Am nächsten Vormittag wollte er die Lage testen. Gemütlich fuhr er in Richtung Stadt. So oft er auch in den Rückspiegel schaute, fiel ihm nichts auf. Erst kurz vor der Stadt sah er sie. Es war der schwarze BMW. Eine Baustelle, die gestern noch nicht da war, zwang sie anzuhalten. Die Baustellenampel stand auf Rot. Unsichtbar sprang er in ihr Auto. Beide Verfolger hatten ihn nicht bemerkt. Dann schaute der Fahrer in den Rückspiegel und erschrak. »Keine falsche Bewegung, die Hände auf das Armaturenbrett.« Noch geschockt, folgten sie gehorsam.

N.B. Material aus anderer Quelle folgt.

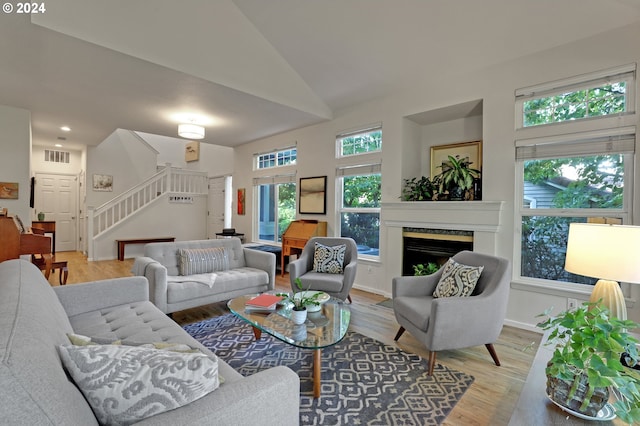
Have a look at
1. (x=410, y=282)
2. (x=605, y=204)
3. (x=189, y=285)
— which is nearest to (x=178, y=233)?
(x=189, y=285)

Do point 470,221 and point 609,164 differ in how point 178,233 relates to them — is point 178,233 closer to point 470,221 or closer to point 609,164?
point 470,221

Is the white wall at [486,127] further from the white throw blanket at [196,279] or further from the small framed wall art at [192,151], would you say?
the small framed wall art at [192,151]

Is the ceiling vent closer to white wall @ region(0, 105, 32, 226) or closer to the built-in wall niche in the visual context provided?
white wall @ region(0, 105, 32, 226)

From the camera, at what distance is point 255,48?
12.9 feet

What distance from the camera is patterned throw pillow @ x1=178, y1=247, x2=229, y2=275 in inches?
135

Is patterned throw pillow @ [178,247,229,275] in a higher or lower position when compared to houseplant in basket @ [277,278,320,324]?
higher

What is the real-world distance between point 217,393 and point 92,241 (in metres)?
7.10

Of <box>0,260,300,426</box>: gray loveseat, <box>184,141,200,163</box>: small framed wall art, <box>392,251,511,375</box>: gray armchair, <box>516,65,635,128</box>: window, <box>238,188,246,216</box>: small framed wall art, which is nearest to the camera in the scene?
<box>0,260,300,426</box>: gray loveseat

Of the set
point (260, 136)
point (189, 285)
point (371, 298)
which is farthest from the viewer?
point (260, 136)

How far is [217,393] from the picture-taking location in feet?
3.27

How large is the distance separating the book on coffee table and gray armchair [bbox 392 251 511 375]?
3.60 ft

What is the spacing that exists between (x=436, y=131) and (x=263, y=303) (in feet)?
11.3

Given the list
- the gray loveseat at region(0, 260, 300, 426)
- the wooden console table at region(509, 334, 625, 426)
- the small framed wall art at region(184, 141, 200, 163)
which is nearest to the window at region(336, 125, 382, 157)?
the wooden console table at region(509, 334, 625, 426)

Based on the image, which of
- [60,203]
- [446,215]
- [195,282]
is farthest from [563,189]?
[60,203]
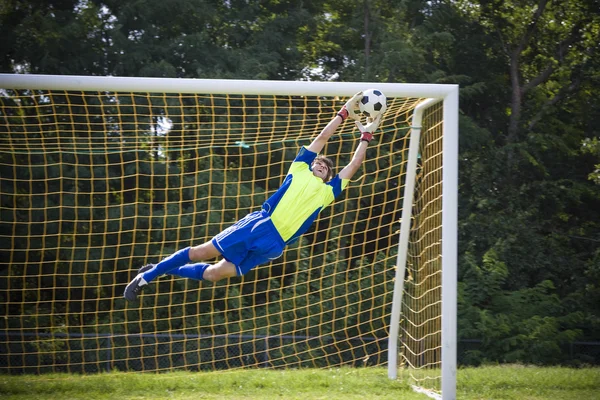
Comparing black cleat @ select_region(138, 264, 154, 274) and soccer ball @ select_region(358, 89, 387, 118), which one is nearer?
soccer ball @ select_region(358, 89, 387, 118)

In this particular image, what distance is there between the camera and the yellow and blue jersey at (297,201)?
255 inches

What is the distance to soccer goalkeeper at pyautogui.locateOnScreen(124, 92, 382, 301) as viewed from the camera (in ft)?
21.1

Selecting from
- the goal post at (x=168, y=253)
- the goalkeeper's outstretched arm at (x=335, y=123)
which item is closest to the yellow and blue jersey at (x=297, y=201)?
the goalkeeper's outstretched arm at (x=335, y=123)

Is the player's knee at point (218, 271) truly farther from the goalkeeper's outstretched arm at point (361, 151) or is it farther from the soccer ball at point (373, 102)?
the soccer ball at point (373, 102)

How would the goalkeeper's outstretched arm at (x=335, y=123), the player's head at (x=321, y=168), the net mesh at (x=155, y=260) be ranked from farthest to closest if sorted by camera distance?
the net mesh at (x=155, y=260) → the player's head at (x=321, y=168) → the goalkeeper's outstretched arm at (x=335, y=123)

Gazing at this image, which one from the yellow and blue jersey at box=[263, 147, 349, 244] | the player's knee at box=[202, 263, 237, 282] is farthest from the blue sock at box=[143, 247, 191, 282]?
the yellow and blue jersey at box=[263, 147, 349, 244]

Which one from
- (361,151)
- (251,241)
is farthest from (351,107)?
(251,241)

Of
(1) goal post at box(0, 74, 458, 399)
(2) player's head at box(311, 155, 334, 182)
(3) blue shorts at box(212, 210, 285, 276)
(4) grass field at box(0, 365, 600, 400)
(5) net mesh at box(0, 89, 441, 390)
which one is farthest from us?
(5) net mesh at box(0, 89, 441, 390)

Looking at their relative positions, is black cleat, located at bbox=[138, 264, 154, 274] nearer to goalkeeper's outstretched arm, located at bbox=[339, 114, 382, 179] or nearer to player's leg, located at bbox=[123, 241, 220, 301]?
player's leg, located at bbox=[123, 241, 220, 301]

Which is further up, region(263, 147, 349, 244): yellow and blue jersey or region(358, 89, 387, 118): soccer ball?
region(358, 89, 387, 118): soccer ball

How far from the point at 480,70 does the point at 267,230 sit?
12646mm

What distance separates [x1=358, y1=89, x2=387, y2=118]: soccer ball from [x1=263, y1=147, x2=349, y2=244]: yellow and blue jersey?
0.62m

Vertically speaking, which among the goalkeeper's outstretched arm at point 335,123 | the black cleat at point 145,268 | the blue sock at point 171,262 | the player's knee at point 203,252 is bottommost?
the black cleat at point 145,268

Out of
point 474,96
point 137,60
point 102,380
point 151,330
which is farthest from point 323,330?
point 474,96
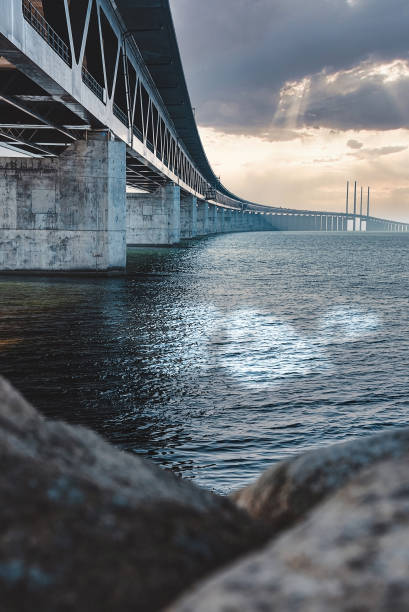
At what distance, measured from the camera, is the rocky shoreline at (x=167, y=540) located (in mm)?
1371

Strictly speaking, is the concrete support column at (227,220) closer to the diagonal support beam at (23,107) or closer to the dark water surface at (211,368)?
the diagonal support beam at (23,107)

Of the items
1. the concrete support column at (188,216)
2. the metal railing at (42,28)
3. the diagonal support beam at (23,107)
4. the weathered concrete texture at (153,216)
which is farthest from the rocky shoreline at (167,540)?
the concrete support column at (188,216)

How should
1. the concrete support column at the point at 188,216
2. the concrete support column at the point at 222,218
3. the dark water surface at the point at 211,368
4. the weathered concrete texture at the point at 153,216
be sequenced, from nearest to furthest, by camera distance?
the dark water surface at the point at 211,368 < the weathered concrete texture at the point at 153,216 < the concrete support column at the point at 188,216 < the concrete support column at the point at 222,218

»Hat euer Auftraggeber euch nicht gesagt, mit wem ihr es zu tun habt?« Stumm schauten beide nach vorne. Dieses ist meine letzte Warnung. Sehe ich euch jemals wieder, oder einen anderen von eurem Auftraggeber, werde ich ihn im Mittelalter entsorgen. Euren Auftraggeber ebenfalls. Er sah, dass die Ampel auf Grün schaltete. Beim Verlassen des Autos nahm er den Beifahrer mit und ließ ihn geschockt auf der Straße stehen. Als Kristian zurückkam, sah er Sorgenfalten auf Großvaters Stirn.

»Was ist Großvater?«

»Ich habe gehört, dass ihr verfolgt wurdet.«

»Ja leider. Ich habe mir die Verfolger soeben vorgeknöpft.« Jessika hielt einen Brief hoch.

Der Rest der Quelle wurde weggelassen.